Doch rund 80 Kilometer vor Breslau meldete sich der erste Störenfried des Tages: Stau auf der Autobahn. Zum Glück gibt es Handys. Also runter von der Autobahn und hinein in die kleinen polnischen Dörfer. Im Nachhinein war das sogar gut, denn so bekamen wir einen Eindruck von der ländlichen Seite Polens, die man von der Autobahn aus nicht gesehen hätte.
Nach knapp fünf Stunden erreichten wir schließlich unser Hotel, das HP Park Plaza. Die Lage hätte kaum besser sein können: Direkt an der Oder mit einem herrlichen Blick auf die Altstadt. Unsere Zimmer 513 + 514 lagen sogar nebeneinander in der fünften Etage – perfekte Voraussetzungen für die kommenden Tage.

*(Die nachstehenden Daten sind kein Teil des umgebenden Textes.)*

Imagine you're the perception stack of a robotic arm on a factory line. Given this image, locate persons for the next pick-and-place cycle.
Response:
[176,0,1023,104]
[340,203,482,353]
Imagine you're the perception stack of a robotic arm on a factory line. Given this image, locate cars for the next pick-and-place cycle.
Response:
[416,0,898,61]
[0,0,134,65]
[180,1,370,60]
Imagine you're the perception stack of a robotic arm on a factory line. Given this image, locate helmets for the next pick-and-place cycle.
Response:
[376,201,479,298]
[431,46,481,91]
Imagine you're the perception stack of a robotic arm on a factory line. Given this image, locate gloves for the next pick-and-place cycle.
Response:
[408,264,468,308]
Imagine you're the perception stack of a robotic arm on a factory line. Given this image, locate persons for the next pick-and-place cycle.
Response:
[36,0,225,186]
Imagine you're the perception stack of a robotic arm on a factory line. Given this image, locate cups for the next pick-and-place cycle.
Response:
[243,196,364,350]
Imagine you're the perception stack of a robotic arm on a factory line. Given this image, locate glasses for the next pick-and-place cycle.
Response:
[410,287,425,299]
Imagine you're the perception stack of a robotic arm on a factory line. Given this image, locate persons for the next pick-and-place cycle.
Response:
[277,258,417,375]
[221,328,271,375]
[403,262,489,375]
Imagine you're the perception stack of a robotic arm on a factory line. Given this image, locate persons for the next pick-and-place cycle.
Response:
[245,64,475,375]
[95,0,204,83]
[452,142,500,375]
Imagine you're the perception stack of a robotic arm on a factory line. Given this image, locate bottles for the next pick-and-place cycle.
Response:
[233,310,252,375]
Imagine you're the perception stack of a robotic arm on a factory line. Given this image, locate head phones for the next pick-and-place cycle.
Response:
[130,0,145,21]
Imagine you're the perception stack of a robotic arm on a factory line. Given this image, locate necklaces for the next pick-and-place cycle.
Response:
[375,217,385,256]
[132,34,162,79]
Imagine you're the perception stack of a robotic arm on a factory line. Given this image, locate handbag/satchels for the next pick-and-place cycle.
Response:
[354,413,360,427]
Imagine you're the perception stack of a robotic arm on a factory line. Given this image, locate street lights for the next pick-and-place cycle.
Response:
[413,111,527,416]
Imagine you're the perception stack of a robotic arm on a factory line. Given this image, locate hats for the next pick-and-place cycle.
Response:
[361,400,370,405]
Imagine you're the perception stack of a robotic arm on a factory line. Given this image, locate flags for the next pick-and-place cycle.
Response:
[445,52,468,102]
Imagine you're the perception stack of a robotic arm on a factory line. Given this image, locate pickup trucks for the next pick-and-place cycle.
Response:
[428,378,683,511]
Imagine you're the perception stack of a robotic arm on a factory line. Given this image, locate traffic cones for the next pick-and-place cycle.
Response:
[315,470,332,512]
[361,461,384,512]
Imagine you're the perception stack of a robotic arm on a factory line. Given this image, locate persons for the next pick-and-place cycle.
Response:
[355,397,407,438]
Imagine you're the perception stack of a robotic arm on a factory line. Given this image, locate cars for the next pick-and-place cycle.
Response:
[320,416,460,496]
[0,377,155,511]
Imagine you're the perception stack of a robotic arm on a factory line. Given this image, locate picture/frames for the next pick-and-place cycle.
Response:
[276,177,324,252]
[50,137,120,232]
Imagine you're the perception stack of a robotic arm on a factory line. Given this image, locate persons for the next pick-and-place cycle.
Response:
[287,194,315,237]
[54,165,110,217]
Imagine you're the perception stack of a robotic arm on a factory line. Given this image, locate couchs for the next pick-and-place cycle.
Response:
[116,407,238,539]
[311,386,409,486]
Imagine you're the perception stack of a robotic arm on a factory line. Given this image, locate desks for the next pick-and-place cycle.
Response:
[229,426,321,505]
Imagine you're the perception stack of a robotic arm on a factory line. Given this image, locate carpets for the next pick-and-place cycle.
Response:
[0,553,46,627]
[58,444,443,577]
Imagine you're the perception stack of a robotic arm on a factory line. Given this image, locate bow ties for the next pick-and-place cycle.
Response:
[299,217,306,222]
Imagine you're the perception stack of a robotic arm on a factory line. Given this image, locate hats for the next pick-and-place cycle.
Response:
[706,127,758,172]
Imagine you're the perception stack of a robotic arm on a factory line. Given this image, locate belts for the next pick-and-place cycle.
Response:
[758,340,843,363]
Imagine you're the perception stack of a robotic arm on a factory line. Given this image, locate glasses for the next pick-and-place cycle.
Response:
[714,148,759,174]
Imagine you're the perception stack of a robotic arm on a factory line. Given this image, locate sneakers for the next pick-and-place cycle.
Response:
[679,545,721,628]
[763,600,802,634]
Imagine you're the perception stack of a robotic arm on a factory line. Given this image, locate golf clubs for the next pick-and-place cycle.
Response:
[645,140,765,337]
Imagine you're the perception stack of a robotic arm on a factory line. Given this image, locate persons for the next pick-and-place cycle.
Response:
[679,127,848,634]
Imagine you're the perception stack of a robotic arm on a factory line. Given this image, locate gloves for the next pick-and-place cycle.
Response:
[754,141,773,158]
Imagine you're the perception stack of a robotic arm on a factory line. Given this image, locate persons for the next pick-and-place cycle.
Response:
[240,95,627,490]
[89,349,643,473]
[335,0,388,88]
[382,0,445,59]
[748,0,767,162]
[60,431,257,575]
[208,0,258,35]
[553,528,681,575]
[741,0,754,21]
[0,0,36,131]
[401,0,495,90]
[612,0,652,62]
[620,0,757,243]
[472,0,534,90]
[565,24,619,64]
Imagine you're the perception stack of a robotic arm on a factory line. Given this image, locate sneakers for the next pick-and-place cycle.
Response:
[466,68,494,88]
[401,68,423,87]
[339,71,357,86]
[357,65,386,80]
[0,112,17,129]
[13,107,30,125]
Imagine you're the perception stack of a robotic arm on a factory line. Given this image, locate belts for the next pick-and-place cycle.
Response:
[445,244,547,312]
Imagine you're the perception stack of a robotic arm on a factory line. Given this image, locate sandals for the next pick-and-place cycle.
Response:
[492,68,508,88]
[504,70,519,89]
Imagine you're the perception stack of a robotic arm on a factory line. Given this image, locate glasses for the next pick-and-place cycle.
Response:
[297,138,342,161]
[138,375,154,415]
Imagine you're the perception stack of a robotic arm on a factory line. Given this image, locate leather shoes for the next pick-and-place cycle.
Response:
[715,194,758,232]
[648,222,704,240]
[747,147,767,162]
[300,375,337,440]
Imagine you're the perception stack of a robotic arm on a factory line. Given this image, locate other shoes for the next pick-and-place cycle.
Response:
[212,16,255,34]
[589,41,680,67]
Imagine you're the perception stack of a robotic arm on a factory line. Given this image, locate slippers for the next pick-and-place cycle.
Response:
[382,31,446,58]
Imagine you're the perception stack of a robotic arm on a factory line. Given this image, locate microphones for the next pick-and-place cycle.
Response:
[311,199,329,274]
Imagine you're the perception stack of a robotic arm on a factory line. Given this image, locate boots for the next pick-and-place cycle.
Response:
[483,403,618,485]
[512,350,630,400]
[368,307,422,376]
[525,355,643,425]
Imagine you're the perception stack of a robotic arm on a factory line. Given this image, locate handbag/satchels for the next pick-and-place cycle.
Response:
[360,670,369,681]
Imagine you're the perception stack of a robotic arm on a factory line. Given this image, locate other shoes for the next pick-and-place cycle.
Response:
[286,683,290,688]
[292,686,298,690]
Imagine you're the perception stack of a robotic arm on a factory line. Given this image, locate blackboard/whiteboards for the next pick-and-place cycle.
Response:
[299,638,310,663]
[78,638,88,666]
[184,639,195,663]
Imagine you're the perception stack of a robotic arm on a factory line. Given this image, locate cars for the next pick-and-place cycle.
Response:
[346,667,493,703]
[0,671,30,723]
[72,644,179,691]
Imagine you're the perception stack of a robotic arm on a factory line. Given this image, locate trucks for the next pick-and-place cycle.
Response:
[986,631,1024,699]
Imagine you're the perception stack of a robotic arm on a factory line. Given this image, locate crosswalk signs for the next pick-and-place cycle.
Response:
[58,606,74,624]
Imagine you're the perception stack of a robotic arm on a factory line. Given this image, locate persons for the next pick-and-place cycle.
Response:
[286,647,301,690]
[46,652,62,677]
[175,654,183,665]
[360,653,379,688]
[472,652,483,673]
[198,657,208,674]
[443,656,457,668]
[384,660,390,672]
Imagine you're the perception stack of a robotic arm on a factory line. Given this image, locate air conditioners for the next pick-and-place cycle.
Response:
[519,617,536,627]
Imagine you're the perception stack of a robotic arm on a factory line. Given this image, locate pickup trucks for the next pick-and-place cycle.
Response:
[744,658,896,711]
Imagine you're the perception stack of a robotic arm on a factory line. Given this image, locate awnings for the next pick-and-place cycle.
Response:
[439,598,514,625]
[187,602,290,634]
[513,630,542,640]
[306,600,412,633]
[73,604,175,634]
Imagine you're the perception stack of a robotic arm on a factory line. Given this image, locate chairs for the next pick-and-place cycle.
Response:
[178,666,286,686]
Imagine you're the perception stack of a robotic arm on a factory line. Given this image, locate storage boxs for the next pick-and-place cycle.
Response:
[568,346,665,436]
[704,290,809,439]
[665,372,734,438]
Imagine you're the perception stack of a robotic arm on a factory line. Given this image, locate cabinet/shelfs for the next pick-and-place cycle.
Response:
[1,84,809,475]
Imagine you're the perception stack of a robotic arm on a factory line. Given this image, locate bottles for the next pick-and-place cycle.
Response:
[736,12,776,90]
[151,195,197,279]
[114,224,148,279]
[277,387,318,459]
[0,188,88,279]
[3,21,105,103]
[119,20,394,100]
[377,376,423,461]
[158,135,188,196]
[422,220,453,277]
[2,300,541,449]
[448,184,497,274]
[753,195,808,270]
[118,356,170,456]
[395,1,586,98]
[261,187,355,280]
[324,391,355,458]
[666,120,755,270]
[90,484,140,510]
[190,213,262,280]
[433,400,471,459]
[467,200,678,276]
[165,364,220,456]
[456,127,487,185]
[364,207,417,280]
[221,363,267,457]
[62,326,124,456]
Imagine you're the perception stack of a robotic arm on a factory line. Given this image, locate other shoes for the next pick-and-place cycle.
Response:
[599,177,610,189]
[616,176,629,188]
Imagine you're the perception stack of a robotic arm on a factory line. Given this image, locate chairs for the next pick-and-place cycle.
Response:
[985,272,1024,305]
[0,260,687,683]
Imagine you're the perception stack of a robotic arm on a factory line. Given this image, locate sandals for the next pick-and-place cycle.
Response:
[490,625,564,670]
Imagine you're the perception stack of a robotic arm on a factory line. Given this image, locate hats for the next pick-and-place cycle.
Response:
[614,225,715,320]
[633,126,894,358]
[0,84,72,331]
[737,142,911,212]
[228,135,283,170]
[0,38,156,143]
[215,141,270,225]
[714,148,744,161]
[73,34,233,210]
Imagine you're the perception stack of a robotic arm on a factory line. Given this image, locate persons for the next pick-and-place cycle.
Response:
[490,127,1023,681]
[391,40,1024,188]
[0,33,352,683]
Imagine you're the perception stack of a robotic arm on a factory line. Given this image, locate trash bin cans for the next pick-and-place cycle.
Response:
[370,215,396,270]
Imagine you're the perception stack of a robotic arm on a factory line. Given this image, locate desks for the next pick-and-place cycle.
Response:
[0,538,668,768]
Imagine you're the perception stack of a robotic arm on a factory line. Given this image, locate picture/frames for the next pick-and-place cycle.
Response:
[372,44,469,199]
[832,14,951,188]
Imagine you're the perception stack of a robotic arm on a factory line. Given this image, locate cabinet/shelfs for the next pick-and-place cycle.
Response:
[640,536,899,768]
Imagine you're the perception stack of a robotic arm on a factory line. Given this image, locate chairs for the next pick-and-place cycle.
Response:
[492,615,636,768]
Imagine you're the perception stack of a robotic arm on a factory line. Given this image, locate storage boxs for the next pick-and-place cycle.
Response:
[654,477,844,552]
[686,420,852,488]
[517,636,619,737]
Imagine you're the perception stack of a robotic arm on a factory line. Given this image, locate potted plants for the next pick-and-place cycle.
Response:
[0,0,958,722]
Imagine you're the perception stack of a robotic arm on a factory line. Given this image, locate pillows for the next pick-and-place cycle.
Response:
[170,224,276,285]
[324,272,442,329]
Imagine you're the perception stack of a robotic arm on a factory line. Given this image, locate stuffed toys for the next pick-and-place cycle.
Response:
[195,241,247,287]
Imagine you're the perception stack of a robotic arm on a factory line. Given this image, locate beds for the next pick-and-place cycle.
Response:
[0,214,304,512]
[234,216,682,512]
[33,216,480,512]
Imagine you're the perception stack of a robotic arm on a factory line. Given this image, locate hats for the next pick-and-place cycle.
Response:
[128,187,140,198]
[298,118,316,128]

Ganz perfekt war allerdings nur fast alles. Ein Zimmer war bei unserer Ankunft leider noch nicht gereinigt und der Toilettensitz musste ausgetauscht werden - wer weiß wer ihn zu Bruch gebracht hatte. Also wurde kurzerhand unser Zimmer zum Hauptquartier erklärt. Zu viert schmiedeten wir die ersten Pläne: Welche Sehenswürdigkeiten stehen auf dem Programm? Wo sind die meisten Zwerge? Und natürlich: Wo gibt es gutes polnisches Essen?
Denn genau deswegen waren wir schließlich auch hier. Breslau ist berühmt für seine kleinen Bronzezwerge, die überall in der Stadt verteilt sind. Und wir hatten uns vorgenommen, möglichst viele von ihnen aufzuspüren - zumindest Gerlinde.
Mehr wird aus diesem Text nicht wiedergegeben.